The estimates have been necessary because the Department of Health has not produced any statistics on this subject. Precise information on long term tranquilliser and anxiolitic prescriptions is contained within the computers of the GPs. It would be a straightforward exercise to retrieve relevant information from the computers on which to base the calculation of the total figure of tranquilliser dependent patients. The APPGITA provided Anne Grosskurth with the contact details of Dr Stuart Winchurch (email@example.com) who has offered assistance in this matter.
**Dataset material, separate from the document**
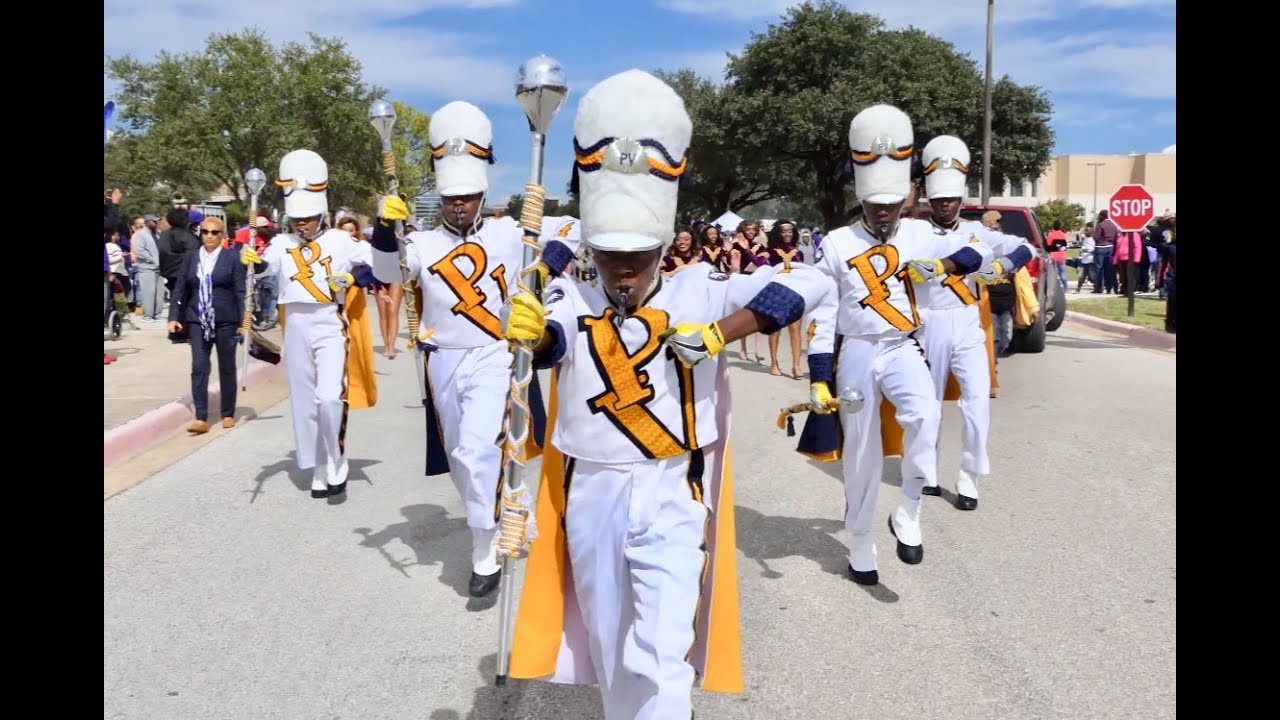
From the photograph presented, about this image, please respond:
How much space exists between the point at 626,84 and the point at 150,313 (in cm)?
1941

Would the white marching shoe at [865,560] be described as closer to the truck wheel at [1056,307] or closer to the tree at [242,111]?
the truck wheel at [1056,307]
Yet Nine months into the Department of Health's review of policy on addiction to prescription drugs no such statistics have been produced, even though the information is within the knowledge and control of the Department of Health.
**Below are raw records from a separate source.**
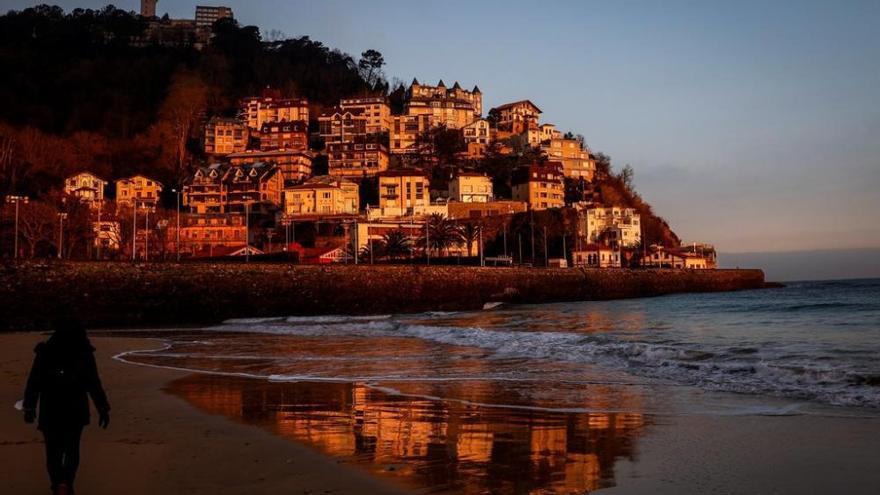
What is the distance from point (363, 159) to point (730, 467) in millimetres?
A: 98742

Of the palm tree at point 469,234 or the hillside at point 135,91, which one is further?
the hillside at point 135,91

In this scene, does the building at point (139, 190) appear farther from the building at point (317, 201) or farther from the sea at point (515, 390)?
the sea at point (515, 390)

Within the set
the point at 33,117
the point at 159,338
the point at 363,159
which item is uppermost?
the point at 33,117

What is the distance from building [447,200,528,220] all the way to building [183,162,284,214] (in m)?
25.7

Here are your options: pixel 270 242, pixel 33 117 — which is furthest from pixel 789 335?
pixel 33 117

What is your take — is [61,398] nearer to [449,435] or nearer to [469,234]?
[449,435]

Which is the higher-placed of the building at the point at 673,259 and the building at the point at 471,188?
the building at the point at 471,188

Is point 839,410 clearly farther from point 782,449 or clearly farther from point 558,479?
point 558,479

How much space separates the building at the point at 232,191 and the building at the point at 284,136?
52.8 ft

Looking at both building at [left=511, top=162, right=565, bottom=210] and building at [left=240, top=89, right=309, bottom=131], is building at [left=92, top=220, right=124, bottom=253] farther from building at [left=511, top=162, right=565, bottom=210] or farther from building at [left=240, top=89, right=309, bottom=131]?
building at [left=511, top=162, right=565, bottom=210]

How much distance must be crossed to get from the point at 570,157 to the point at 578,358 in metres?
104

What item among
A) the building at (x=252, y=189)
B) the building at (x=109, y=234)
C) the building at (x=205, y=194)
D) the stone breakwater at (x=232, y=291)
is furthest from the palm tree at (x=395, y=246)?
the building at (x=109, y=234)

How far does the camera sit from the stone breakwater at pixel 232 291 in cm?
3431

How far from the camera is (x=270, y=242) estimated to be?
83438mm
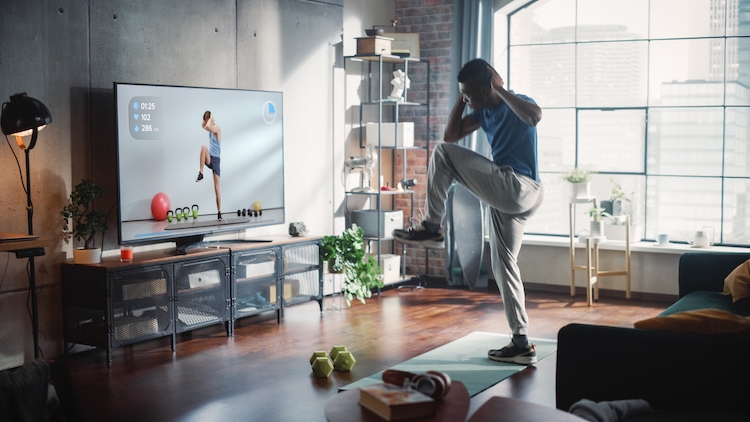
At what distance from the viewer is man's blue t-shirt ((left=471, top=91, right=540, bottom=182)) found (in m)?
4.66

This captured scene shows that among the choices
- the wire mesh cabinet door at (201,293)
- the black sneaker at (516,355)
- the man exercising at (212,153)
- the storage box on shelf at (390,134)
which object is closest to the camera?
the black sneaker at (516,355)

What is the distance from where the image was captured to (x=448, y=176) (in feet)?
13.9

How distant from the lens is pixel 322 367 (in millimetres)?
4555

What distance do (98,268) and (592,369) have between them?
3133 mm

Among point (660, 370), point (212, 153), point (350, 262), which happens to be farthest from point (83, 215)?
point (660, 370)

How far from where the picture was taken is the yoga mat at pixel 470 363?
4508 mm

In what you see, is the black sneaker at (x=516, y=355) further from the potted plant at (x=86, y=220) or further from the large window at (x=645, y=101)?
the large window at (x=645, y=101)

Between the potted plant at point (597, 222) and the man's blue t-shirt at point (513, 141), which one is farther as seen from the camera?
the potted plant at point (597, 222)

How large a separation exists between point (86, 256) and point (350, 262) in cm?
229

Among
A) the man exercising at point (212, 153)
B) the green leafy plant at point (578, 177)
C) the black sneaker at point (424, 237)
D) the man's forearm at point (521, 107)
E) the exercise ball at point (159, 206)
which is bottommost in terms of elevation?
the black sneaker at point (424, 237)

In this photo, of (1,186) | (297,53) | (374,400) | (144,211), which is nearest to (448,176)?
(374,400)

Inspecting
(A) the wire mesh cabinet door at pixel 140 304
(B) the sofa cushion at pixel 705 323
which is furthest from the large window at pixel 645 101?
(B) the sofa cushion at pixel 705 323

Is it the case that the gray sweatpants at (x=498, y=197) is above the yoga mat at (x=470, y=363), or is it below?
above

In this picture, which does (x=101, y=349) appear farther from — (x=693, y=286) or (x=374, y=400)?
(x=693, y=286)
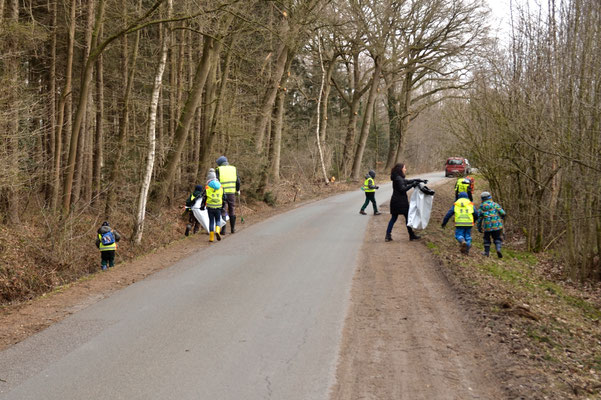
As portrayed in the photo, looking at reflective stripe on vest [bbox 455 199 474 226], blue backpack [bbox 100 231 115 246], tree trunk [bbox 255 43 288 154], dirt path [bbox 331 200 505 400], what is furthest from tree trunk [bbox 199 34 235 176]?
dirt path [bbox 331 200 505 400]

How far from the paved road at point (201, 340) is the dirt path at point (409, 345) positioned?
25 centimetres

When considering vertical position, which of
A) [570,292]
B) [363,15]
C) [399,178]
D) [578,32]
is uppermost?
[363,15]

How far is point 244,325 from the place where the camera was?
6.61 metres

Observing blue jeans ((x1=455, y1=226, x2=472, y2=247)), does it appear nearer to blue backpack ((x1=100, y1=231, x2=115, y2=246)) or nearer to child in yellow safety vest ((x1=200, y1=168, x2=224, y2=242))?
child in yellow safety vest ((x1=200, y1=168, x2=224, y2=242))

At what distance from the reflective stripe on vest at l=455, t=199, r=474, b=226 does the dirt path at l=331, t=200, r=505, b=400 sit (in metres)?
3.28

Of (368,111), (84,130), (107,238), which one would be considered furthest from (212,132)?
(368,111)

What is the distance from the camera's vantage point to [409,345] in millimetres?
5902

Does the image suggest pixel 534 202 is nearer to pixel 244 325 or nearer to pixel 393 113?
pixel 244 325

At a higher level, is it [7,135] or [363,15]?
[363,15]

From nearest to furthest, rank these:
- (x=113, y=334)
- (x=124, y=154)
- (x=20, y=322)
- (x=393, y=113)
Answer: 1. (x=113, y=334)
2. (x=20, y=322)
3. (x=124, y=154)
4. (x=393, y=113)

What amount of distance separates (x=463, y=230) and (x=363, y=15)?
63.9ft

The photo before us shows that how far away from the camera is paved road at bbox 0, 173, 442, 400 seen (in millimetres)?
4855

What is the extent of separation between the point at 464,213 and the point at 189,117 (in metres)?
8.93

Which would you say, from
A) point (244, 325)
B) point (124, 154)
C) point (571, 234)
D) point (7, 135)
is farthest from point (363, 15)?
point (244, 325)
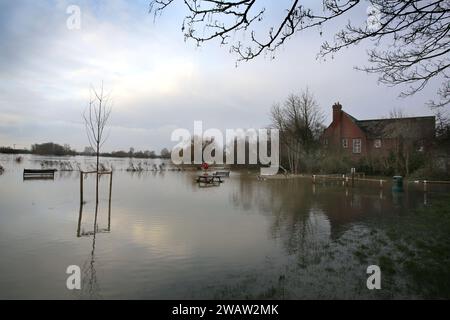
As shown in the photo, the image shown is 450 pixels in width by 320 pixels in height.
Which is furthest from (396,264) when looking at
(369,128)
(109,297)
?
(369,128)

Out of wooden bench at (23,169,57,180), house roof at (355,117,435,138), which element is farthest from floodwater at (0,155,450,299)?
house roof at (355,117,435,138)

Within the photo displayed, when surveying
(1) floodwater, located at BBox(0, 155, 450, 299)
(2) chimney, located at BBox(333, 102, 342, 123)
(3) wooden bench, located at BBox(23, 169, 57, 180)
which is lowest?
(1) floodwater, located at BBox(0, 155, 450, 299)

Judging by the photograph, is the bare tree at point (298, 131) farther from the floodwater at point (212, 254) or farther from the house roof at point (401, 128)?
the floodwater at point (212, 254)

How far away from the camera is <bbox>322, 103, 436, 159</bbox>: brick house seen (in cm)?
3657

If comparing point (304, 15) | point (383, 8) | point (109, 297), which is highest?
point (383, 8)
Effective and safe tranquilliser withdrawal can be achieved by the slow tapering method developed by Professor Heather Ashton and is now provided by the withdrawal charities BAT and CITA. It is based upon a scientific understanding of the pharmacokinetic properties of the drugs involved. The treatment involves the design of an individual tapering programme, close liaison with the prescribing doctor and anxiety management provided during regular face to face contact. Your letter refers to BAT's partnership with NHS bodies and GP practices. CITA has similar contacts with 4 PCTs and 30 GP practices. The reason for this contact is that close cooperation with the prescribing doctor is an essential part of tranquilliser withdrawal treatment. A helpline on its own cannot provide prescriber cooperation and for that reason a helpline in isolation is not a tranquilliser withdrawal service or any substitute for it.
Regarding the cost of tranquilliser withdrawal services I believe they represent a saving not a cost to the health service. In my previous letter on this subject I explained the burden that involuntary tranquilliser addiction creates for the health service by giving the example of Keith Andrews of Oldham. Mr Andrews has been an involuntary tranquilliser addict for 45 years, was diagnosed with Parkinson's disease and as a result spent some 12 weeks as an inpatient in a psychiatric hospital at a cost of some £5,000 per week. The Oldham tranquilliser clinic intervened and are withdrawing Mr Andrews from prescribed benzodiazepine tranquillisers. The "Parkinson's" has disappeared, Mr Andrews did not have Parkinson's at all, he had misdiagnosed benzodiazepine side effects. This case illustrates the pressure on NHS resources caused by involuntary tranquilliser addiction. When considering tranquilliser services cost effectiveness rather than cost is the relevant calculation.
The government's drug policy costs £1.5 billion pa and some 200,000 heroin misusers are provided with specialist treatment by the National Treatment Agency at enormous expense. It is discriminatory to refuse to provide involuntary tranquilliser addicts with appropriate medical treatment for their illness, an illness that has been created by the health service.